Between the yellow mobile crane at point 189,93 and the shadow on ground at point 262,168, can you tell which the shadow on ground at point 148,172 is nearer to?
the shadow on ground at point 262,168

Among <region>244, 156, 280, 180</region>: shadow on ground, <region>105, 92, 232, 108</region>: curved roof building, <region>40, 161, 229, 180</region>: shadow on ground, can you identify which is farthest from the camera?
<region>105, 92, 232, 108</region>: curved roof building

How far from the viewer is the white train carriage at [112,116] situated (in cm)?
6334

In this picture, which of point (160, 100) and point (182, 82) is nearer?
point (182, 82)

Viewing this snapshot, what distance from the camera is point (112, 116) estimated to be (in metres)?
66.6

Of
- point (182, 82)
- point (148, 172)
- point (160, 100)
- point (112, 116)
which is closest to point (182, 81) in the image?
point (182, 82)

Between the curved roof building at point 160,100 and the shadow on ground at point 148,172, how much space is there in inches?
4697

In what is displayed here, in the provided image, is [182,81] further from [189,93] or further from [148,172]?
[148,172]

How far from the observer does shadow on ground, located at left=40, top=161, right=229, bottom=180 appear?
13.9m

...

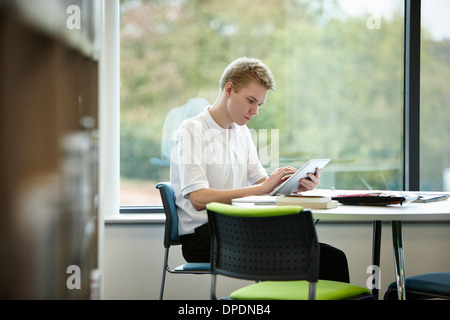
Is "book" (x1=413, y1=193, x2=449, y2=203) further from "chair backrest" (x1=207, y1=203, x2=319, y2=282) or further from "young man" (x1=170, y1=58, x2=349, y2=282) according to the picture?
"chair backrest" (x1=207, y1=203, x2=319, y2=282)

* * *

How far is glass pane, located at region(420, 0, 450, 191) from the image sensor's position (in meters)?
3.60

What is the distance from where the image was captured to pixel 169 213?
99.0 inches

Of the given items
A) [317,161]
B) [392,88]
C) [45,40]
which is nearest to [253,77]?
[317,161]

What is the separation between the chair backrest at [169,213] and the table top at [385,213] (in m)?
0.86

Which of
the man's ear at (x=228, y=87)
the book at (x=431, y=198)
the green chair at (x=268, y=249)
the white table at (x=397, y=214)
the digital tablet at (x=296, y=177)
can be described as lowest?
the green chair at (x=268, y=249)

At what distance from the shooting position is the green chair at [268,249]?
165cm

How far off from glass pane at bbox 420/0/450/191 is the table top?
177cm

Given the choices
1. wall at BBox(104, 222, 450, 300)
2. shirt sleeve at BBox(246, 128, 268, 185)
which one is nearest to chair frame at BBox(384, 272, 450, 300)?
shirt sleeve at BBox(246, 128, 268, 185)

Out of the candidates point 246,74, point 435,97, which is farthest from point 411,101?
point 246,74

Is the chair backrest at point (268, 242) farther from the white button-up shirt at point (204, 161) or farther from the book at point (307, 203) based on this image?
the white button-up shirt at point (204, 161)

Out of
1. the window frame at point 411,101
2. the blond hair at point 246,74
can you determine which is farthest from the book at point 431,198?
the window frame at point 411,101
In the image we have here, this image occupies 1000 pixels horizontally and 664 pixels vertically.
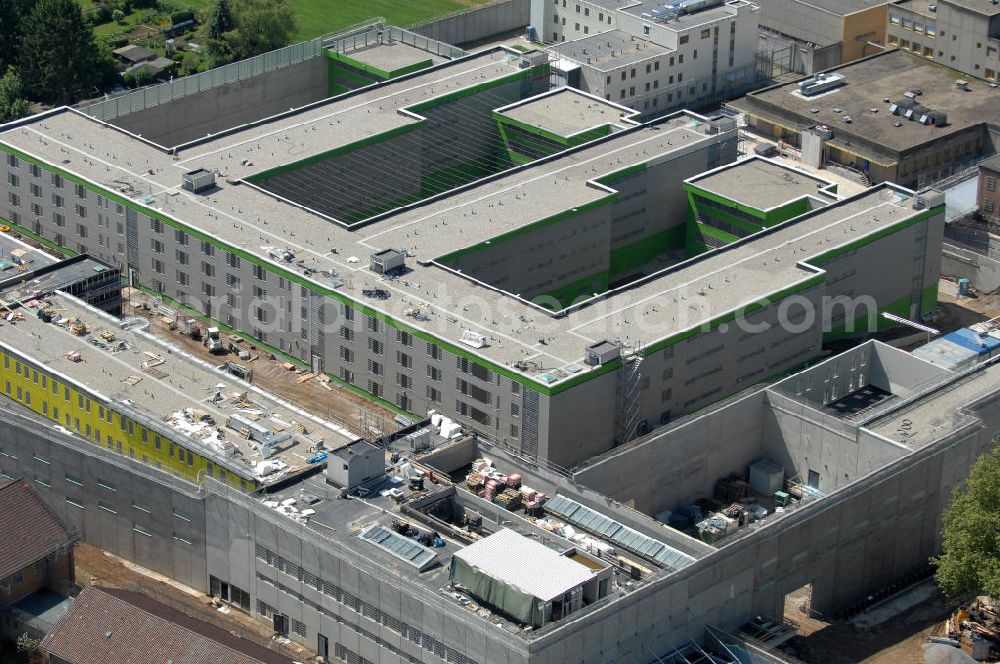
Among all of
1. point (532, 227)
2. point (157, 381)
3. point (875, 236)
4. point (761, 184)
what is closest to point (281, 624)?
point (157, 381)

Work instructions:
Return every line of the records that contains the word "distance", matching case exactly.

Result for this task:
Viewing this snapshot, what distance from the camera is point (112, 116) estimated to be (in metres)?
What is the distance from where the image was captured to pixel 169 213?
At what distance from the shooting position is the green chair at [268,249]?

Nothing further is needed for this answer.